Being aware of it – and of your personal risk of falling – is a good first step, says Kathleen Cameron, MPH, senior director of the Center for Healthy Aging at the National Council on Aging (NCOA). This organization runs the National Falls Prevention Resource Center, funded by the Administration on Aging, part of the U.S. Health & Human Services Department. And a member of her team will implement one upcoming Senior Planet workshop about fall prevention – why it is important, what to know, how to reduce the risk.
“We offer a wide range of training courses, ones that promote flexibility, strength, balance and endurance,” said Senior Planet Deputy CEO Fiona Adams. “This workshop is a good complement to these offers. Falling is not inevitable as we get older, but it is a concern for some of our members. ”

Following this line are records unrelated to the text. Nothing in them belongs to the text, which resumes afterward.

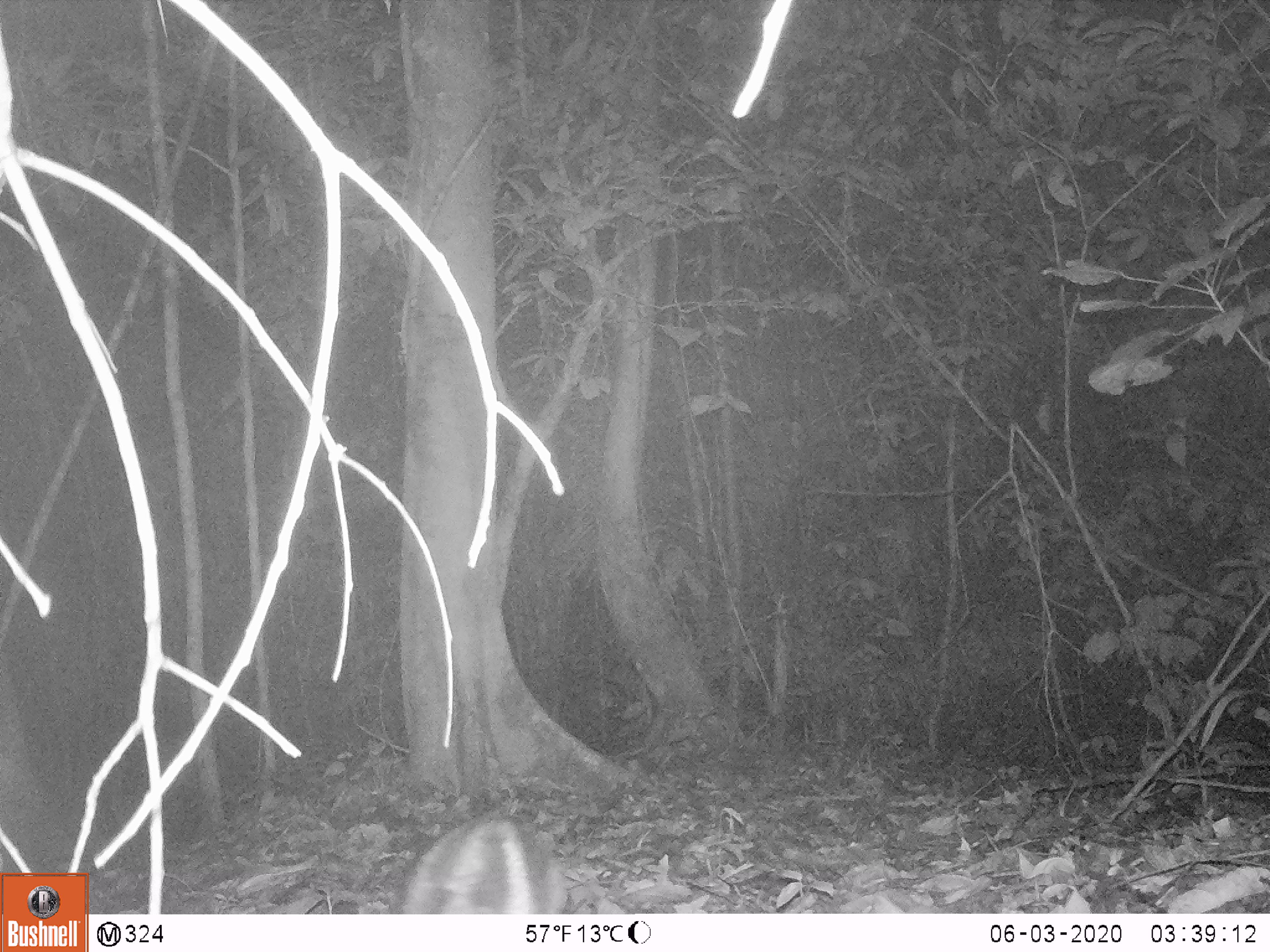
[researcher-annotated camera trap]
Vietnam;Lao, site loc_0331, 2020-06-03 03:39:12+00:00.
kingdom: Animalia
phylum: Chordata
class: Mammalia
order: Artiodactyla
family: Suidae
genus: Sus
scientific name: Sus scrofa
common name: eurasian wild pig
Eurasian wild pig (Sus scrofa). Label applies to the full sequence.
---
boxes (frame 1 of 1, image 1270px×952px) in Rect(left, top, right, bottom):
eurasian wild pig: Rect(399, 810, 567, 914)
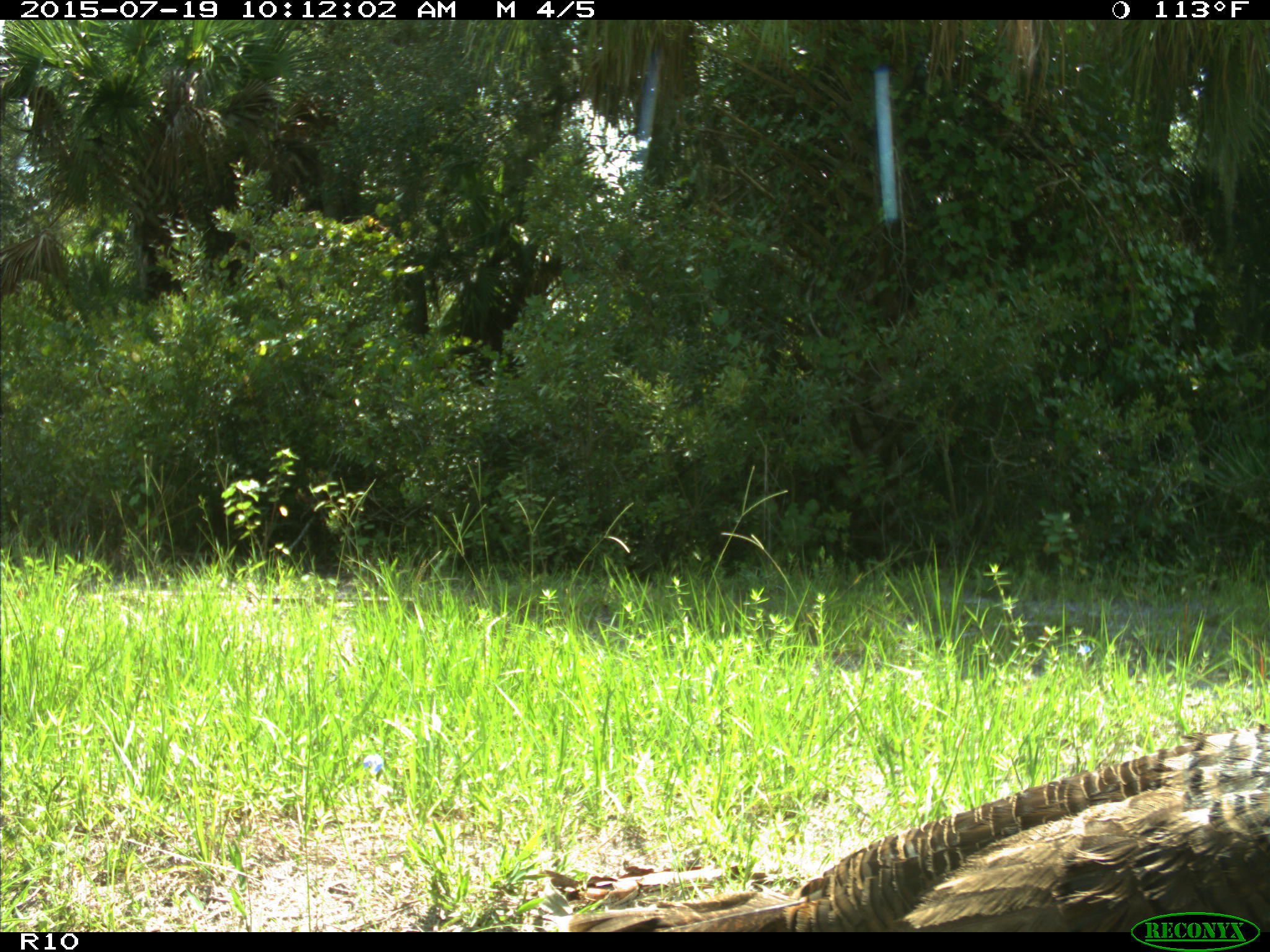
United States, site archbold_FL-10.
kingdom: Animalia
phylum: Chordata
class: Aves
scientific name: Aves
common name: birds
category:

With awareness of your risk, information about reducing that risk and an assessment of your surroundings, you can reduce your chances of falling.
What is your risk?
Who can resist a quiz? We found two to judge your risk of falling. Here is the NCOA’s Falls Free CheckUp, which asks you to answer 12 questions and rates your risk based on your score. The CDC also has a quiz that also gives a score of your risk. Some of the questions can be surprising – you get the question about medication, whether you hurry to the toilet and your general mood, among others.
Case prevention plan
While many cases do not require much more than a bandage or breastfeeding, bruises can also cause serious brain and hip injuries in older adults. Here, Cameron and the CDC experts suggest how to reduce the risk:
- Find one training program with a balance component, such as Tai Chi. Senior Planet offers many online courses that you can choose from.
- Ask your pharmacist or doctor for advice review your medications. “So many drugs can cause side effects such as dizziness, drowsiness, even blurred vision,” says Cameron. Your doctor may be able to adjust the dose or change the medicine while you are treating the condition properly.
- Look around your house to remove it tripping risks as throwing mats and clutter. Lay a strip of colored tape on the edge of the steps so that you can be aware of the steps even in darker light.
- Get yours vision and hearing are controlled annually. Blurred vision can increase the risk of falls and hearing problems can affect your balance.
- Talk to your doctor if you have fallen, if you feel unsteady or if you are afraid of falling. A fear of falling can limit your level of activity, says Cameron, and it is not good for public health. Take up the subject, she suggests; Do not wait for your doctor to do this.